*Problem to solve*:
Give again, exactly, every line of the entries below from the one that has "genus: Crax" to the last.

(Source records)

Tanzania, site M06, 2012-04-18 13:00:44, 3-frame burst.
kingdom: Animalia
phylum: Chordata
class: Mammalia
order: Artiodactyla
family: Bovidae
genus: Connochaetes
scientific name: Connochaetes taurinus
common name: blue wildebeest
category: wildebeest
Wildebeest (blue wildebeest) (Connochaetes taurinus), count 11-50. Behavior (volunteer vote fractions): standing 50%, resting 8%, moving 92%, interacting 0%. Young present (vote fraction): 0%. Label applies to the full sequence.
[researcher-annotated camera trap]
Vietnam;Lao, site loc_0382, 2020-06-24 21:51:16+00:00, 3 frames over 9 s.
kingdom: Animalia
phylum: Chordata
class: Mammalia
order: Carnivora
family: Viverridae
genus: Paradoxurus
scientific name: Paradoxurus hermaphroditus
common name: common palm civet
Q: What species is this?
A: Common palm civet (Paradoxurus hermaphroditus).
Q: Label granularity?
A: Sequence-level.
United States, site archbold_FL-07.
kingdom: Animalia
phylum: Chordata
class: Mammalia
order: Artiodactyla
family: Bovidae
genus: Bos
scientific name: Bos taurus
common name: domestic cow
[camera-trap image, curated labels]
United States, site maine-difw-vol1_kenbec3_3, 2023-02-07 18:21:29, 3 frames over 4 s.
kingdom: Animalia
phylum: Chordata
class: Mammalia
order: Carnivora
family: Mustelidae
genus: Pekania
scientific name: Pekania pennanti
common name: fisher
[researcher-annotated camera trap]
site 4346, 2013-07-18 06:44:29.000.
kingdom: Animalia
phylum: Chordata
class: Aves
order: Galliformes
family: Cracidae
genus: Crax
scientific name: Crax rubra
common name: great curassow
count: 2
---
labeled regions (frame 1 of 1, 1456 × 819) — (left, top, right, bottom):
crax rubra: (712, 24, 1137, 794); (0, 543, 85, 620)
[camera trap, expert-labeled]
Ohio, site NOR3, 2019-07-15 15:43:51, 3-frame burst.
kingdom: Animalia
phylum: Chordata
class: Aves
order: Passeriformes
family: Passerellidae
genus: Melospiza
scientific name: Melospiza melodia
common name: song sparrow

*Exercise answer*:
genus: Crax
scientific name: Crax rubra
common name: great curassow
count: 2
---
labeled regions (frame 1 of 1, 1456 × 819) — (left, top, right, bottom):
crax rubra: (712, 24, 1137, 794); (0, 543, 85, 620)
[camera trap, expert-labeled]
Ohio, site NOR3, 2019-07-15 15:43:51, 3-frame burst.
kingdom: Animalia
phylum: Chordata
class: Aves
order: Passeriformes
family: Passerellidae
genus: Melospiza
scientific name: Melospiza melodia
common name: song sparrow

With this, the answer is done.